[These are my notes from the KMWorld 2012 Conference. Since I’m publishing them as soon as possible after the end of a session, they may contain the occasional typographical or grammatical error. Please excuse those. To the extent I’ve made any editorial comments, I’ve shown those in brackets.]
- Unstructured Content. Unstructured content is highly varied: it can range from a Twitter feed to a Word document or a scanned image. It can cover a range of subjects — as many subjects as arise in our lives.
- Information Management, circa 1950. In the 1950s, the focus was on manual tagging, content management, indexing, search and distribution. What is the same today? The scope of infomration and the process (e.g., tagging, indexing, search, etc.) The great crime is the continuing reliance on manual tagging. What is different? The techhnology and variety of information has changed.
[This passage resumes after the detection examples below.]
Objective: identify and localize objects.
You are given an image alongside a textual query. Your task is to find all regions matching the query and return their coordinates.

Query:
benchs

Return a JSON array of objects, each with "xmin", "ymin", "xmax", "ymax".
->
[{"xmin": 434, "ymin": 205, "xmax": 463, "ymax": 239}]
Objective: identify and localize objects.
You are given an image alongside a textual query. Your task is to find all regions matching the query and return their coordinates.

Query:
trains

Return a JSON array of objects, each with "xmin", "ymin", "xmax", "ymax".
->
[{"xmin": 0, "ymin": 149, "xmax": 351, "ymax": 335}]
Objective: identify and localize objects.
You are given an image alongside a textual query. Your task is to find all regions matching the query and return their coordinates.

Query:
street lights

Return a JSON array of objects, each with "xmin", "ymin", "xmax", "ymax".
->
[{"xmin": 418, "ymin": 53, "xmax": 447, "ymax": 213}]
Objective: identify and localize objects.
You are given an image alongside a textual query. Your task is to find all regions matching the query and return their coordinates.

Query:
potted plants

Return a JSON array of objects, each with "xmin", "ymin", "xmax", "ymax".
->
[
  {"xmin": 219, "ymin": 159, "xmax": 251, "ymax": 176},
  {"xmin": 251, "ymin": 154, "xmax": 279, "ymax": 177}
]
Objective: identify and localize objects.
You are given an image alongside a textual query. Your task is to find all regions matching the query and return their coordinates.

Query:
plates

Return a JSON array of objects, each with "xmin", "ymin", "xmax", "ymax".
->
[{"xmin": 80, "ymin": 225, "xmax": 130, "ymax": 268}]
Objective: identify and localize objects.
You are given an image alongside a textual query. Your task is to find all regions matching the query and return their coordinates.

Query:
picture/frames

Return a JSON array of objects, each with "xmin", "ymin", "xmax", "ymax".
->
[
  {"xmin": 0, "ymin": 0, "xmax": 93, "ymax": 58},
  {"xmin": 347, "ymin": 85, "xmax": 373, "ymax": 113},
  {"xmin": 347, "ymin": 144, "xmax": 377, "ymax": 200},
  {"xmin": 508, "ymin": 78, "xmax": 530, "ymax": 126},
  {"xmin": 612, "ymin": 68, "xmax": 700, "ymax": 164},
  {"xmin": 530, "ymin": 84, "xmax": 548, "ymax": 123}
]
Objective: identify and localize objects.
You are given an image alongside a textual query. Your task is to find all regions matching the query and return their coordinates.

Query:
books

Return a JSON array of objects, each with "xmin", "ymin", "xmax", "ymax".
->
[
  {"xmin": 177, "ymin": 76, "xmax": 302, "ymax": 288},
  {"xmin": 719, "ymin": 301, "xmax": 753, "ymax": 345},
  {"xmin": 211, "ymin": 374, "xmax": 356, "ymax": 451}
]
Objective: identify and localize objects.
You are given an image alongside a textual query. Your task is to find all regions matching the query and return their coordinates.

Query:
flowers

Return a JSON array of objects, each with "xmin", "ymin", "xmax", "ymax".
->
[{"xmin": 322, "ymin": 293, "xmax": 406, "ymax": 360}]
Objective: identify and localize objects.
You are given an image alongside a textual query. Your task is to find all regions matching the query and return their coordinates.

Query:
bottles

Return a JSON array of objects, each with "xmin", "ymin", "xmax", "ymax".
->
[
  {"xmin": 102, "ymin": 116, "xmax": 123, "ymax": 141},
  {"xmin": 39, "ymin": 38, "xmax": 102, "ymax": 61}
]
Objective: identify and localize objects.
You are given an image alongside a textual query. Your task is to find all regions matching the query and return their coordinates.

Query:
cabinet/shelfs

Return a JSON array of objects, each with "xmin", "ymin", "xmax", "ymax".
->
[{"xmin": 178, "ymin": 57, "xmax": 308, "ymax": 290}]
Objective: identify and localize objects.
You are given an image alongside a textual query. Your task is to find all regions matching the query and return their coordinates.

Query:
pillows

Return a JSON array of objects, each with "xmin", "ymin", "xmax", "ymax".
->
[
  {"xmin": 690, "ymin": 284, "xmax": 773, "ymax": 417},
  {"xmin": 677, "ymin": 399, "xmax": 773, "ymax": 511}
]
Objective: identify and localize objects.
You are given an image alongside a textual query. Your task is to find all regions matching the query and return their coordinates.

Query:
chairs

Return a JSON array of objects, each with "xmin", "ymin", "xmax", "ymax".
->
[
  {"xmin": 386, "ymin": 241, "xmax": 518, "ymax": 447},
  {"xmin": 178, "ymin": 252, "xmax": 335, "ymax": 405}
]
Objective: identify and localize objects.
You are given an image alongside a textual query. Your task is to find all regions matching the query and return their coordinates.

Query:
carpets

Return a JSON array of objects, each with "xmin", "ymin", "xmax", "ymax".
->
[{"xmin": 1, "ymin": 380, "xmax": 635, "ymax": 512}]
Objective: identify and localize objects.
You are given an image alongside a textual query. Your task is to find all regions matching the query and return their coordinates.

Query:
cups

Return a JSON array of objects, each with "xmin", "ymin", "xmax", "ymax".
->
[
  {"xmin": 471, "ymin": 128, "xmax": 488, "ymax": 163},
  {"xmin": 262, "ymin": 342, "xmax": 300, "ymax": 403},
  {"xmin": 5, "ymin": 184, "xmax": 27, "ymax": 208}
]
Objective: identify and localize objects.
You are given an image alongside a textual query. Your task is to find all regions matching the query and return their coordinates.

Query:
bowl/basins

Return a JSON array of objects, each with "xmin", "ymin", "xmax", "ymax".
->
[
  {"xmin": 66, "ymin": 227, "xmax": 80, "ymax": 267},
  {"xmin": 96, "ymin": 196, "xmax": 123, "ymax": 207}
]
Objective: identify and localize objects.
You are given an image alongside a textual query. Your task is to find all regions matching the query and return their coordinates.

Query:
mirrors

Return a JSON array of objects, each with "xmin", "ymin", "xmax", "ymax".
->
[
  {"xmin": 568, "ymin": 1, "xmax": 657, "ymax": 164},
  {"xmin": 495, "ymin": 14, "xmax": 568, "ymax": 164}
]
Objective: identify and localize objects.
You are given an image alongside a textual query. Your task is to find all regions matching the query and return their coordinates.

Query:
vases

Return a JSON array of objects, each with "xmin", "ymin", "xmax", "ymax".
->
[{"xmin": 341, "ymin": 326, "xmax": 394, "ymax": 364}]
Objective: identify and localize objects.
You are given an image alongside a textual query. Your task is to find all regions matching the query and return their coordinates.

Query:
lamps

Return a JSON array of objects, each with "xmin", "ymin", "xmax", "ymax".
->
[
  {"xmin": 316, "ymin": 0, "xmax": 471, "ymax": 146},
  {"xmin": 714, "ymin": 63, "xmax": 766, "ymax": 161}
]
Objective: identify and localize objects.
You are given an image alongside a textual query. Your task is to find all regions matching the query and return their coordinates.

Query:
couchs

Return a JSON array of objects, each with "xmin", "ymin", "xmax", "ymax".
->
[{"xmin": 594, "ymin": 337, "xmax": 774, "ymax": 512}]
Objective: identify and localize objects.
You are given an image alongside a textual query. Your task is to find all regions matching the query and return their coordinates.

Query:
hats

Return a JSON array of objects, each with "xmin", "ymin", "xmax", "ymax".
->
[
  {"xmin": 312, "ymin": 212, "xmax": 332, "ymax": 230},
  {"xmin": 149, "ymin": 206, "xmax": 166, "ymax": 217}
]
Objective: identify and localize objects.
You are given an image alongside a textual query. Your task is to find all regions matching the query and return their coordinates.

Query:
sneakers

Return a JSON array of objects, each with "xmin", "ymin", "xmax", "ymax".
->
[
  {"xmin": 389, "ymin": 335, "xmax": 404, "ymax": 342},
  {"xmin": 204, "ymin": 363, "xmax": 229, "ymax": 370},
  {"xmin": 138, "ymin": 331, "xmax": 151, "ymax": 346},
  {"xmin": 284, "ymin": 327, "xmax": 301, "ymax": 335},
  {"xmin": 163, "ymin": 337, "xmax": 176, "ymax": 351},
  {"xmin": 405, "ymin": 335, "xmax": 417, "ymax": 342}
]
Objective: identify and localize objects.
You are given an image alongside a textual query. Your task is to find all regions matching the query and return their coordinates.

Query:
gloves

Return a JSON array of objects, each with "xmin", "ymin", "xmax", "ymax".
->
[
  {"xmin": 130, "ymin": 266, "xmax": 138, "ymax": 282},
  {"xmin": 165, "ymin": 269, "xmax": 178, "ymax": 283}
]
Further, we’ve moved from “information overload” to what it is currently called: “Big Data.” (Calling it Big Data suggests that we can cope with it, in a way that we couldn’t cope with Information Overload.) Other changes are the velocity of information and the complexity of requirements. The complexity relates to different audiences interested in different aspects of the information we have. It also relates to the different uses of that information.
- Flow. For the purposes of information management today, Flow = velocity X volume. (This is not entirely accurate according to fluid dynamics, but works for KM.) Being able to harness information in real time (in that flow), gives you a competive advantage and efficiencies. It is the relationships between data that present the opportunities.
- Content Intelligence Allows You to “Enrich” Your Content. This is now the Holy Grail for organizations. Knowledge our content helps us find opportunities, gives us competitive advantage and helps us stop it from leaking out of the organization. At the heart of content intelligence is labeling = metadata. Another key element of content intelligence is extracting the key information. We also need to classify the content so that we can provide indicators as to what it’s about. Given how much content there is and how many topics are covered by that content, it is impossible to manually tag it all effectively (especially since you don’t know who is looking for content and what they are looking for). Therefore, deriving metadata should occur at the point of use, not at the point of archiving. This is a huge reason why manually tagging can’t work. Content needs to be integrated with the existing collection. Finally, it needs to found so we need tools to help surface the content relevant to the person looking for it.
- Closing Questions. Can you afford the risks inherent in manual tagging? Can you afford to ignore customer feedback via huge unstructured data flows (e.g., via social media)? Do you have the means to track trends reliably?